____ MATERIAL
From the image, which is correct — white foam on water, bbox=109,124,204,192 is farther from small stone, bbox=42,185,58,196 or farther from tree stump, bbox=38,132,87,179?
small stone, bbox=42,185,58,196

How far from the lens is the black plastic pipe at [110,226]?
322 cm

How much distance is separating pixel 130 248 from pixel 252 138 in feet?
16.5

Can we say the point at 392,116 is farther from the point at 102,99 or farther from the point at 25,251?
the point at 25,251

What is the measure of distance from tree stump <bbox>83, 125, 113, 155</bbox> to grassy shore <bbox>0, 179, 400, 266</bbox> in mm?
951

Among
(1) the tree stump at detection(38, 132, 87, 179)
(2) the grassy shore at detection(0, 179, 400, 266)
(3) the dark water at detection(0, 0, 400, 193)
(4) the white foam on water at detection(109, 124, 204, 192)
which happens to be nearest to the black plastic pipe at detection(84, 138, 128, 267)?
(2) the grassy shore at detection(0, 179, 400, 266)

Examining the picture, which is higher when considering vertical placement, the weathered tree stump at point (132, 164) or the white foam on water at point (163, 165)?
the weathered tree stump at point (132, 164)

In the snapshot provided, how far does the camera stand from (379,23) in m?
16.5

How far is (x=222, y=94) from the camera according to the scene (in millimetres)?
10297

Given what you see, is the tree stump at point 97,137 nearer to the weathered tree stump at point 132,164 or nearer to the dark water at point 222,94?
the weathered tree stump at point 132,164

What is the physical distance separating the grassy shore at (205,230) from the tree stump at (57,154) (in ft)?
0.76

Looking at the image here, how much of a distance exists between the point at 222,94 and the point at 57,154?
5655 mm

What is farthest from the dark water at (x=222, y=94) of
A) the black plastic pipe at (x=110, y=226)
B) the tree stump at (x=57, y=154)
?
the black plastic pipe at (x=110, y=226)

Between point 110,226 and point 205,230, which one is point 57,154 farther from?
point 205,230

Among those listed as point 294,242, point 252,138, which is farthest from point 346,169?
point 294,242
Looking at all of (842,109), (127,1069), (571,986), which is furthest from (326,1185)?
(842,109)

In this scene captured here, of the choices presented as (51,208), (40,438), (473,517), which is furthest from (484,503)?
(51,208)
________
§ WHAT IS EXPECTED: Reproduce every one of the lines above verbatim, without any change.

§ RESULT OF THE EXERCISE:
From the image, which is correct — white foam on water, bbox=109,124,204,192 is farther from small stone, bbox=42,185,58,196 or farther from tree stump, bbox=38,132,87,179?
small stone, bbox=42,185,58,196

How far from the lens is the black plastic pipe at [110,226]?
322 cm

How much distance is separating pixel 130 248 from pixel 252 138 in feet?
16.5

Can we say the point at 392,116 is farther from the point at 102,99 or farther from the point at 25,251?
the point at 25,251

What is the measure of distance from tree stump <bbox>83, 125, 113, 155</bbox> to grassy shore <bbox>0, 179, 400, 266</bbox> in mm?
951

Among
(1) the tree stump at detection(38, 132, 87, 179)
(2) the grassy shore at detection(0, 179, 400, 266)
(3) the dark water at detection(0, 0, 400, 193)
(4) the white foam on water at detection(109, 124, 204, 192)
which happens to be nearest to the black plastic pipe at detection(84, 138, 128, 267)?
(2) the grassy shore at detection(0, 179, 400, 266)

Examining the picture, which is higher when considering vertical placement, the weathered tree stump at point (132, 164) or the white foam on water at point (163, 165)?
the weathered tree stump at point (132, 164)

In the snapshot provided, how far does the camera stand from (379,23) in m?
16.5

How far is (x=222, y=94) from the camera according to the scene (in millimetres)?
10297

Given what you see, is the tree stump at point 97,137 nearer to the weathered tree stump at point 132,164 or nearer to the dark water at point 222,94?
the weathered tree stump at point 132,164

What is the physical distance separating the grassy shore at (205,230) from the tree stump at (57,154) (in ft)?
0.76

Looking at the image here, how much of a distance exists between the point at 222,94 and the point at 57,154?
5655 mm

What is farthest from the dark water at (x=222, y=94) of
A) the black plastic pipe at (x=110, y=226)
B) the tree stump at (x=57, y=154)
?
the black plastic pipe at (x=110, y=226)

Between point 110,226 and point 205,230, which one is point 57,154 farther from?
point 205,230

Among those listed as point 294,242, point 252,138, which is farthest from point 346,169?
point 294,242
Looking at all of (842,109), (127,1069), (571,986), which is furthest from (326,1185)?
(842,109)

In this scene captured here, of the choices presented as (51,208), (40,438), (473,517), which is furthest from (484,503)?
(51,208)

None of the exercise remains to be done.